[What you will do]
From the passage comparing Kerry's and Bush's foreign policy, copy word for word the section that opens with "Kerry is more hawkish than" and closes with "and David Frum.".

[Text passage]
A patrician grandee with a pleasing mix of liberal and patriotic views might seem to many Americans a welcome relief from the bellicose Texan with his faux swagger and his team of men who seem to have military-industrial complex written across their menacing foreheads. But if anti-war Americans do elect Kerry for that reason, they will have duped themselves. Warmongering will be worse under Kerry than under Bush and real peaceniks should therefore vote for Dubya. Bush and Kerry agree on almost everything in foreign policy but, where they disagree, Kerry is more hawkish.
Kerry's statements on foreign policy and homeland security, for example, have attacked Bush as a wet. Kerry said in February: "I do not fault George Bush for doing too much in the war on terror. I believe he's done too little."
Kerry voted for the war on Iraq and continues to support it wholeheartedly. He said last December that those who continue to oppose the war "don't have the judgment to be president -- or the credibility to be elected president". Kerry does not even say that Bush has jeopardised US security by attacking Iraq instead of facing down the al-Qa'ida threat; he is not Richard Clarke. Instead, Kerry says: "No one can doubt that we are safer -- and Iraq is better -- because Saddam Hussein is now behind bars."
On December 17, Kerry lent credence to the loony theory that Iraq was the author of the September 11 attacks, something Bush has done at least twice. Yet in February Kerry attacked Bush for planning to hand back power to the Iraqis too quickly -- what he called "a cut and run" strategy -- even though Bush intends the US embassy in Iraq to be the biggest US embassy in the world and even though 110,000 US troops are to remain stationed there indefinitely.
Above all, Kerry is, like Bush, committed to the world military supremacy of the US. "We must never retreat from having the strongest military in the world," says the possible future president. Kerry claims that Bush has weakened the military and so he has promised 40,000 more active-duty army troops.
Kerry is more hawkish than Bush about the threat from Islam in general and about Saudi Arabia in particular. Both of these are favourite neo-conservative themes. While Bush has often emphasised that the US has no quarrel with Islam, Kerry happily speaks about the specific danger to the US from the Islamic world, using language that is not substantially different from that in the latest neo-con manifesto, An End to Evil by Richard Perle and David Frum.
Kerry explicitly lists certain populations as representing a special danger to the US - Saudi Arabians, Egyptians, Jordanians, Palestinians, Indonesians and Pakistanis - and he reproaches Bush's grandiose plan to democratise the entire Middle East not for its overweening ambition but for its timidity.

[Supplied material]

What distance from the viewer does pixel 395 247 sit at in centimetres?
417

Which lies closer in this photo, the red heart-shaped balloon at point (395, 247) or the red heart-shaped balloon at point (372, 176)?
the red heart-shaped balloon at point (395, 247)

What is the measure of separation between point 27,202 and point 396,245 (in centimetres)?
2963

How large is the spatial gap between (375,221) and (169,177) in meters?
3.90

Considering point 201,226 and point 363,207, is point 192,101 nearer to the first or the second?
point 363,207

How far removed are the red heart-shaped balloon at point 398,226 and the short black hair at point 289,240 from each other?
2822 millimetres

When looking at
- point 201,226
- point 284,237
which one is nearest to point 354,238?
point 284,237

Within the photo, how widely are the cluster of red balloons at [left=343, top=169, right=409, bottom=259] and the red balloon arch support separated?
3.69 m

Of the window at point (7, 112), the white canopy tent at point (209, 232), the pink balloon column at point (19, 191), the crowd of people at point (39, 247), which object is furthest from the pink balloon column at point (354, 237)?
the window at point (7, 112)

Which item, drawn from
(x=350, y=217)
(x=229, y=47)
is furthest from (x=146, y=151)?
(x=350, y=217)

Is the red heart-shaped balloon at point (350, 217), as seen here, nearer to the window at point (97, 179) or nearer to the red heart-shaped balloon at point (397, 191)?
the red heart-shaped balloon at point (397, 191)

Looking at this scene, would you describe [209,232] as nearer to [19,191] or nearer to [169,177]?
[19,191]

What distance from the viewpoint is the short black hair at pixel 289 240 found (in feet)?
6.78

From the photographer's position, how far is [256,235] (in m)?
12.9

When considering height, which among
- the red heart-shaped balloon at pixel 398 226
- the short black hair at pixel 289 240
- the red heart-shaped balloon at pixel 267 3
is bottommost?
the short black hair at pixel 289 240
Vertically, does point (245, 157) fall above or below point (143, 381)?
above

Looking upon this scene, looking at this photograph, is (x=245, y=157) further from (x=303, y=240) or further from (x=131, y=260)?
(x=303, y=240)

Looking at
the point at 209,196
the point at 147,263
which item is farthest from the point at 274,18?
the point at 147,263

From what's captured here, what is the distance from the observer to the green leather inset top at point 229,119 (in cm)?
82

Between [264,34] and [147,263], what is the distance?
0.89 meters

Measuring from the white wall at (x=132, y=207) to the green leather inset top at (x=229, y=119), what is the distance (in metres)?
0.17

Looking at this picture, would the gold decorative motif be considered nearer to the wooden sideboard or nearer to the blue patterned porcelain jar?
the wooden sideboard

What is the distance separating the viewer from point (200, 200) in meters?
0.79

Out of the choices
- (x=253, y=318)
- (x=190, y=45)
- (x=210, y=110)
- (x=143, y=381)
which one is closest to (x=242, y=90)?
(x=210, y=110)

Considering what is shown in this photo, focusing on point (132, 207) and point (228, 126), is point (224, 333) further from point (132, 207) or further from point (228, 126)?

[Answer to the problem]
Kerry is more hawkish than Bush about the threat from Islam in general and about Saudi Arabia in particular. Both of these are favourite neo-conservative themes. While Bush has often emphasised that the US has no quarrel with Islam, Kerry happily speaks about the specific danger to the US from the Islamic world, using language that is not substantially different from that in the latest neo-con manifesto, An End to Evil by Richard Perle and David Frum.